Certains signaux doivent faire passer la préparation en mode prioritaire. À surveiller :

  1. Arrivée d'un nouveau dirigeant ou d'un nouveau fonds au capital
  2. Rétrécissement progressif du périmètre de responsabilités
  3. Exclusion de certaines réunions stratégiques
  4. Changement de ton ou d'attitude de la hiérarchie
  5. Demande inhabituelle d'audit sur son périmètre
  6. Mise en place d'un PIP (performance improvement plan)
  7. Ouverture d'un poste qui pourrait être concurrent

Ces signaux, pris isolément, ne signifient rien. Combinés, ils constituent le signal d'une possible décision à moyen terme qu'il convient d'anticiper.

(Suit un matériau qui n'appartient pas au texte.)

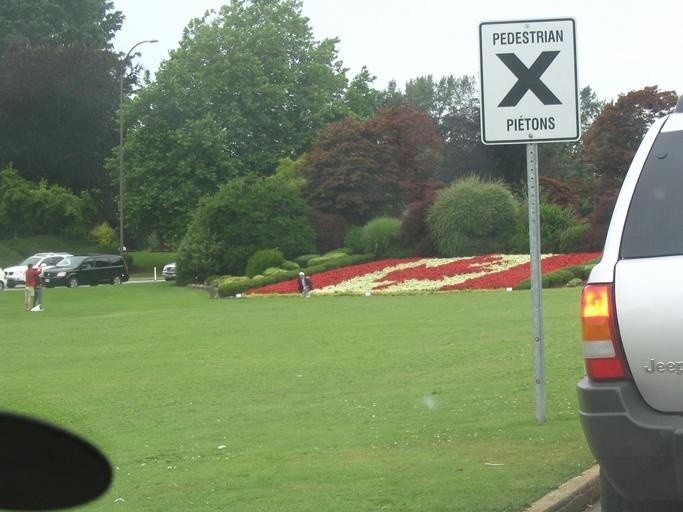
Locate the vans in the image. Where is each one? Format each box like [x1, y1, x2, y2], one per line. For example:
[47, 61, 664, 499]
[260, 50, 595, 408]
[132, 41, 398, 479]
[42, 254, 130, 288]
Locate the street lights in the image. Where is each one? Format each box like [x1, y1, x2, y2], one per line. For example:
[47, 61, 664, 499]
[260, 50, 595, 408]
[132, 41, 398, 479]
[118, 40, 160, 253]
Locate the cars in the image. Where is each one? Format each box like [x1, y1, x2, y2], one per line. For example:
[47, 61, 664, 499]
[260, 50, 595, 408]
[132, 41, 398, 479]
[162, 263, 178, 281]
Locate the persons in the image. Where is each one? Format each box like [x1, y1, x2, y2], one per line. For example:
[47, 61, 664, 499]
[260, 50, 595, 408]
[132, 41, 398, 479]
[297, 272, 312, 296]
[33, 269, 41, 309]
[24, 264, 42, 311]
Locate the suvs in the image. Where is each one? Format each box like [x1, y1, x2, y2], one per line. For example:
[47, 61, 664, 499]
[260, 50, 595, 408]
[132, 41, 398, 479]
[576, 95, 683, 512]
[3, 252, 75, 288]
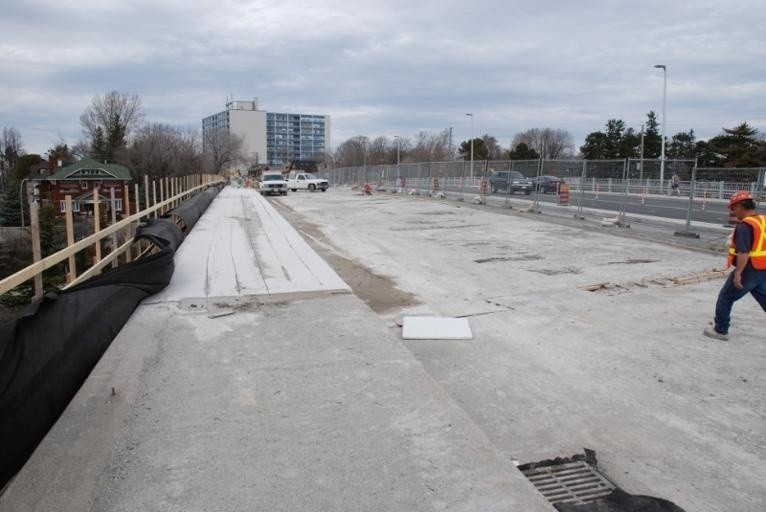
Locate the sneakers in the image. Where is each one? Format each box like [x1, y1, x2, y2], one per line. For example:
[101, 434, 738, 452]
[703, 329, 729, 341]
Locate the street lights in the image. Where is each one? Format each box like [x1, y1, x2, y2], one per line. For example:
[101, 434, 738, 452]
[394, 136, 400, 187]
[19, 177, 41, 228]
[652, 64, 667, 195]
[464, 113, 474, 179]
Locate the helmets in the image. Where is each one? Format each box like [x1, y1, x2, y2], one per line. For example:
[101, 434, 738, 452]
[727, 190, 753, 208]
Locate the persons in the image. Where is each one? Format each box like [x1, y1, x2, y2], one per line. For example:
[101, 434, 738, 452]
[703, 190, 766, 341]
[671, 172, 681, 197]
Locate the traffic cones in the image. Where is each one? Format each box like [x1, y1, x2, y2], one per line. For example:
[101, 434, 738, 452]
[724, 206, 740, 228]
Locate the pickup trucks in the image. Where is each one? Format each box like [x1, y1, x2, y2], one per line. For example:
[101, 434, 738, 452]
[283, 170, 331, 194]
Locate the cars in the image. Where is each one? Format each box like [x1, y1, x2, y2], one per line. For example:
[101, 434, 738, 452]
[528, 174, 567, 195]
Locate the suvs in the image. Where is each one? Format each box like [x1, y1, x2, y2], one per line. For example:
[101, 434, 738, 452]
[488, 170, 535, 197]
[257, 170, 290, 197]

Les six mois avant la sortie : basculer en mode opérationnel

À six mois de l'horizon envisagé, la préparation entre dans une phase plus concrète :

  • Cadrage juridique précis avec un conseil spécialisé
  • Construction des fourchettes de négociation sur chaque levier
  • Définition du scénario idéal et des scenarii de repli
  • Identification du bon moment pour déclencher la conversation
  • Préparation des arguments et sécurisation des pièces nécessaires

Le rôle du conseil dans cette phase

Si l'intervention d'un conseil peut intervenir au moment de la négociation finale, son intervention en amont lui permet de définir aux côtés du dirigeant une stratégie optimisée dans la durée.

Cette stratégie permet d'avoir une fine connaissance des enjeux du dossier, de ses forces et faiblesses, et de les anticiper au mieux pour permettre un exit financièrement réussi tout en limitant le risque réputationnel pour le dirigeant.

La meilleure préparation est celle qui ne sert jamais

Anticiper une sortie ne signifie pas provoquer son départ. La préparation protège contre les décisions qui ne dépendent pas du dirigeant, et elle laisse toujours la possibilité de rester si la situation évolue favorablement.

Les dirigeants s'inscrivant dans ce cadre d'anticipation parviennent ainsi au même constat : ils négocient plus sereinement et disposent d'une pleine maîtrise de leur dossier lorsque le moment clé de leur exit intervient.